Os resultados eleitorais destas últimas eleições legislativas vieram mostrar uma nova configuração do parlamento que corresponde diretamente a uma nova configuração desejada pelos eleitores.
A expressão da maioria dos eleitores consistiu na concentração dos votos em duas áreas principais: por um lado, os eleitores quiseram permitir que o Partido Socialista governasse sem necessitar de negociar nada com ninguém e sem necessidade de prestar contas a ninguém e, por outro lado, decidiram os eleitores também, reforçar a votação nos novos partidos de Direita como o ilusório Iniciativa Liberal e o fascista Chega.
Quer isto dizer, de forma inequívoca, que os eleitores desejam um tipo de governação totalitarista, seja para governar sem incomodar os eleitores, seja para ter mão firme na governação.

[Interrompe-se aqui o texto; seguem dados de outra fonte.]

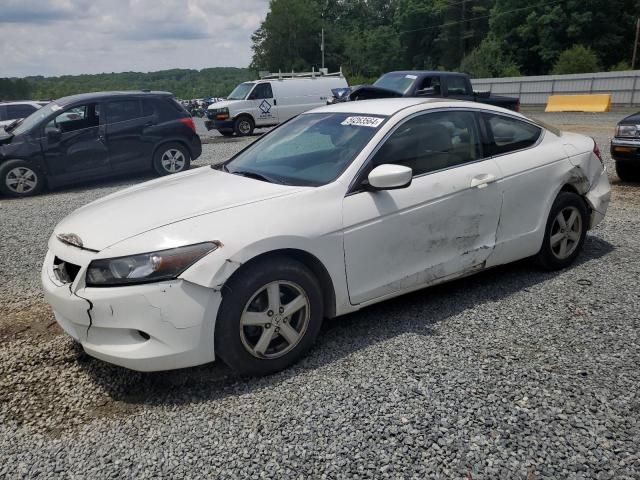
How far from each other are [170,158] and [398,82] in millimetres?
6300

Esta tendência na mentalidade de entrega da vida do país a quem decida por si, constitui, de certa forma, uma desistência da participação dos cidadãos na vida política, sem que, no entanto, isso signifique que não se queira rigor na governação, o que fica expresso na subida dos partidos populistas.
Ao mesmo tempo, constata-se que as mensagens mais simples são aquelas que, mesmo quando vazias, alcançam a consciência dos eleitores e convencem-nos. É o efeito “Twitter” que, como se sabe, é uma rede social de mensagens curtas, agora a imperar nas pessoas e a decidir eleições. Os eleitores não pensam demais nem se esforçam em compreender demais, mantendo-se arredados de ideias complexas ou de conceções que exijam mais tempo de reflexão. Acreditam nas tiradas simples, vendo o Mundo desta essa simplicidade simplória.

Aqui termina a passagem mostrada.